Ne İsteniyor
Seçilen parçada "film gayet güzel" ifadesiyle başlayıp "isterdim kendi adıma." ifadesiyle biten bölümü hiçbir değişiklik yapmadan yazınız.

Seçilen Parça
3. film teaser ile birlikte duyurulduğu zaman herkesi çok heyecanlandırdı. yıllar sonra yaşlanmış bir mcqueen'i herkesin gerisinde kaldıktan sonra kaza yapışını görüyorduk. filmde karanlık bir tema var gibi duruyordu ve bizim gibi hala çocuk kalan yetişkinleri çok heyecanlandırdı.
film gayet güzel başladı. mcqueen'in artık genç olmadığını ve bu seri yeni çıktığında sinemada izleyen bizlerin de artık çocuk olmadığını bize çok güzel hissettirdi film. daha sonra mcqueen kaza yaptı ve bir anda 4 ay sonrasında gittik. ilk olarak filmin bu 4 aylık süreci atlaması hikaye için çok büyük bir kayıp. böylesine büyük potansiyeli olan bir hikaye zamanını atlamak, hem mcqueen'e hem de biz yetişkin seyircilere bir ayıp oldu diye düşünüyorum. mcqueen, duygusal konularda kendini geliştirmiş ancak böylesine bir durumla daha önce karşılaşmamıştı. o 4 aylık dönemde yaşadığı, düşündüğü şeyleri görebilmek çok isterdim kendi adıma.
daha sonra yeni elektrikli arabaların eğitildiği yerde eğitim görmeye gitti. burada kahramanımız, eğitim merkezindeki çaylaklardan bile daha beceriksizdi. çünkü bizim mcqueen eski kafalıydı. simülasyon haricinde bir yarış deneyimi bulunmayan eğitmen cruz, mcqueen'i eğitmek üzere eğitimlere başlayacaktı ancak tam tersi oldu. hudson hornet'in efsanesini taşıyan mcqueen, yeni elektrikli yarış arabalarının arasında ezilip gidiyordu testlerde. bu bizi üzdü ancak sonunda yarışa çıktığında bir mucize yapacağını biliyorduk. özellikle hudson hornet'in eski arkadaşları, zamanında onun da mcqueen gibi yaşadığı bırakma sürecindeyken; bir çaylakla yarışırken yaptığı hareketi anlattıklarından sonra.

Çıkarılan Veriler
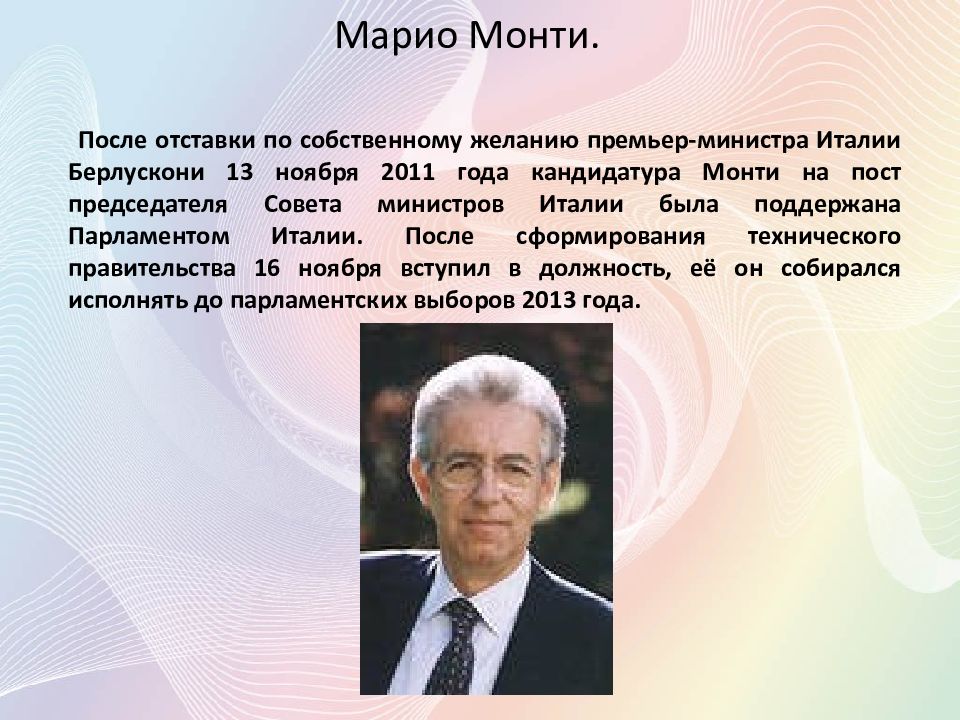 Марио Монти.

После отставки по собственному желанию премьер-министра Италии Берлускони 13 ноября 2011 года кандидатура Монти на пост председателя Совета министров Италии была поддержана Парламентом Италии. После сформирования технического правительства 16 ноября вступил в должность, её он собирался исполнять до парламентских выборов 2013 года.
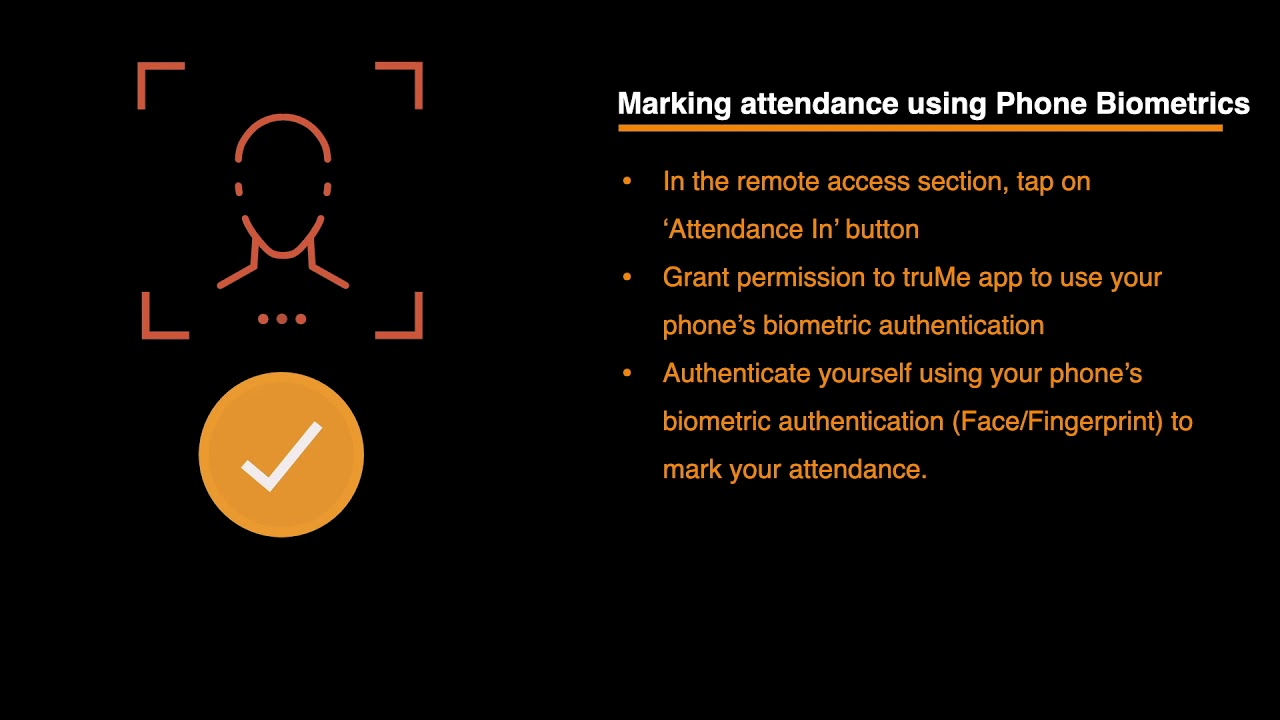 Marking attendance using Phone Biometrics

• In the remote access section, tap on ‘Attendance In’ button
• Grant permission to truMe app to use your phone’s biometric authentication
• Authenticate yourself using your phone’s biometric authentication (Face/Fingerprint) to mark your attendance.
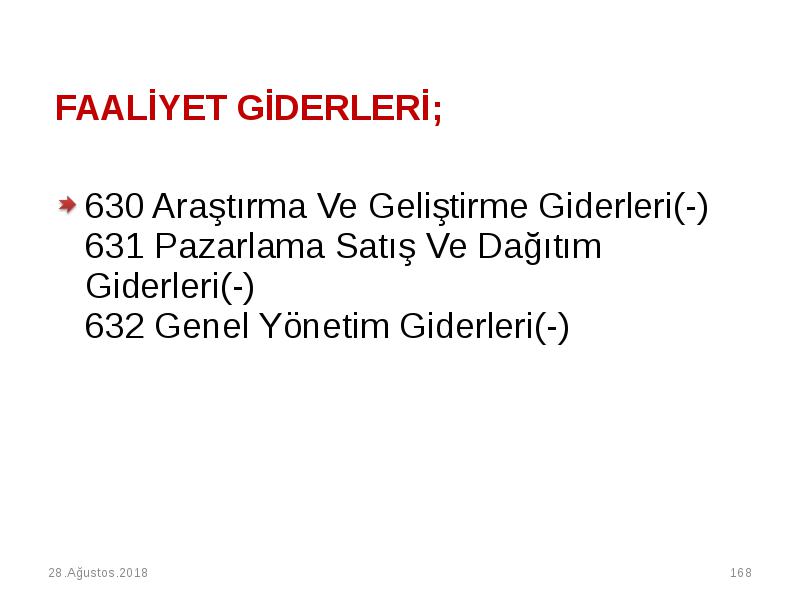 FAALİYET GİDERLERİ;

630 Araştırma Ve Geliştirme Giderleri(-)
631 Pazarlama Satış Ve Dağıtım Giderleri(-)
632 Genel Yönetim Giderleri(-)

28.Ağustos.2018

168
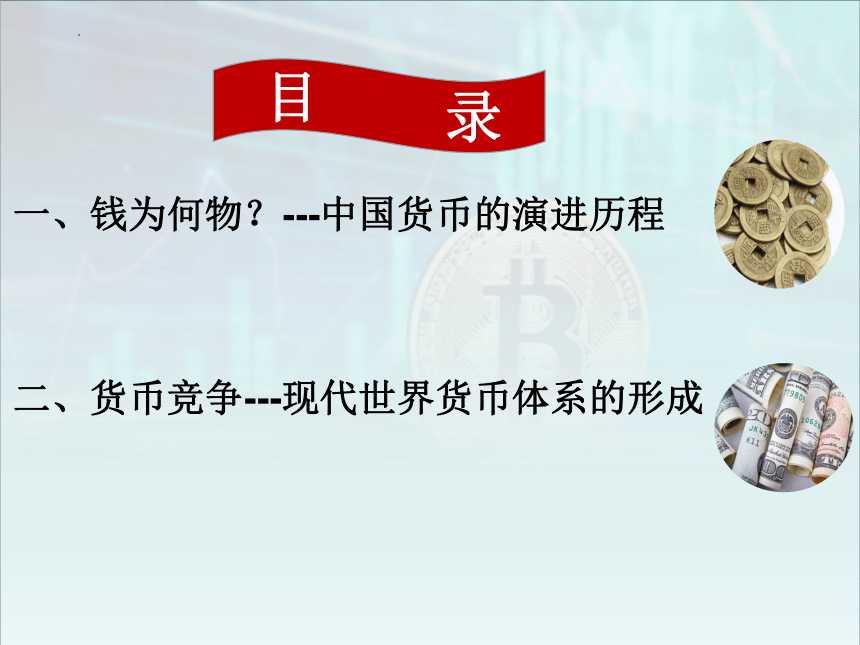 目 录

一、钱为何物？---中国货币的演进历程

二、货币竞争---现代世界货币体系的形成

Görevin Çözümü
film gayet güzel başladı. mcqueen'in artık genç olmadığını ve bu seri yeni çıktığında sinemada izleyen bizlerin de artık çocuk olmadığını bize çok güzel hissettirdi film. daha sonra mcqueen kaza yaptı ve bir anda 4 ay sonrasında gittik. ilk olarak filmin bu 4 aylık süreci atlaması hikaye için çok büyük bir kayıp. böylesine büyük potansiyeli olan bir hikaye zamanını atlamak, hem mcqueen'e hem de biz yetişkin seyircilere bir ayıp oldu diye düşünüyorum. mcqueen, duygusal konularda kendini geliştirmiş ancak böylesine bir durumla daha önce karşılaşmamıştı. o 4 aylık dönemde yaşadığı, düşündüğü şeyleri görebilmek çok isterdim kendi adıma.